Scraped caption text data

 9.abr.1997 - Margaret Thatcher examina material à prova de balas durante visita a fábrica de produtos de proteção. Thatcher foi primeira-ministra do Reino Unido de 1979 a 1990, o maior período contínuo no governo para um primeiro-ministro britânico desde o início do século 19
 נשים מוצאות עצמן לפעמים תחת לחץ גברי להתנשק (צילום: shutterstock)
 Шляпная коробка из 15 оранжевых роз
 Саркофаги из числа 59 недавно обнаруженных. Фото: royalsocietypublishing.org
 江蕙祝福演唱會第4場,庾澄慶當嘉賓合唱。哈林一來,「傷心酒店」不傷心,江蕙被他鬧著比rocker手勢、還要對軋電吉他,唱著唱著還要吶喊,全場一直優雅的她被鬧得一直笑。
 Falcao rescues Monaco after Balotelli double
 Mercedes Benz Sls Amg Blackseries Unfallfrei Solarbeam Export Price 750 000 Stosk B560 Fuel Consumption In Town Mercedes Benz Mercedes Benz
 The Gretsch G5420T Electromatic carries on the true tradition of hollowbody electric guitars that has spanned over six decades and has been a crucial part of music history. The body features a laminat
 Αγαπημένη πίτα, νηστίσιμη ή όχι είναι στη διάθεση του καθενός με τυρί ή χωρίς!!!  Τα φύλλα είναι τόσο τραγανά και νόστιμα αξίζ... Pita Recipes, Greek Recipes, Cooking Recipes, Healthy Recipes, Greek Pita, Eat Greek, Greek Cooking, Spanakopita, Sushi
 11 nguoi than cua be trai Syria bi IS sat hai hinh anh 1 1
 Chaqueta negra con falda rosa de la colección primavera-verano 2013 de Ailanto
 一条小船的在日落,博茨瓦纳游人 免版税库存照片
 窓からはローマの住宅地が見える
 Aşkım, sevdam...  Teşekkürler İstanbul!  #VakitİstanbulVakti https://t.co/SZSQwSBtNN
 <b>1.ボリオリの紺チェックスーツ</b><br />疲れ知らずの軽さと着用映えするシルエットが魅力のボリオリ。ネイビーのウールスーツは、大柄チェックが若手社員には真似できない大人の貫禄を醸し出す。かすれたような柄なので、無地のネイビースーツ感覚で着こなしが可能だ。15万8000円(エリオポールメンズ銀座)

- **TASK**: Exactly the lines from the one containing "Αγαπημένη πίτα, νηστίσιμη" to the final line of the entries must be restated, and no others.

- **PROBLEM SOLUTION**:
 Αγαπημένη πίτα, νηστίσιμη ή όχι είναι στη διάθεση του καθενός με τυρί ή χωρίς!!!  Τα φύλλα είναι τόσο τραγανά και νόστιμα αξίζ... Pita Recipes, Greek Recipes, Cooking Recipes, Healthy Recipes, Greek Pita, Eat Greek, Greek Cooking, Spanakopita, Sushi
 11 nguoi than cua be trai Syria bi IS sat hai hinh anh 1 1
 Chaqueta negra con falda rosa de la colección primavera-verano 2013 de Ailanto
 一条小船的在日落,博茨瓦纳游人 免版税库存照片
 窓からはローマの住宅地が見える
 Aşkım, sevdam...  Teşekkürler İstanbul!  #VakitİstanbulVakti https://t.co/SZSQwSBtNN
 <b>1.ボリオリの紺チェックスーツ</b><br />疲れ知らずの軽さと着用映えするシルエットが魅力のボリオリ。ネイビーのウールスーツは、大柄チェックが若手社員には真似できない大人の貫禄を醸し出す。かすれたような柄なので、無地のネイビースーツ感覚で着こなしが可能だ。15万8000円(エリオポールメンズ銀座)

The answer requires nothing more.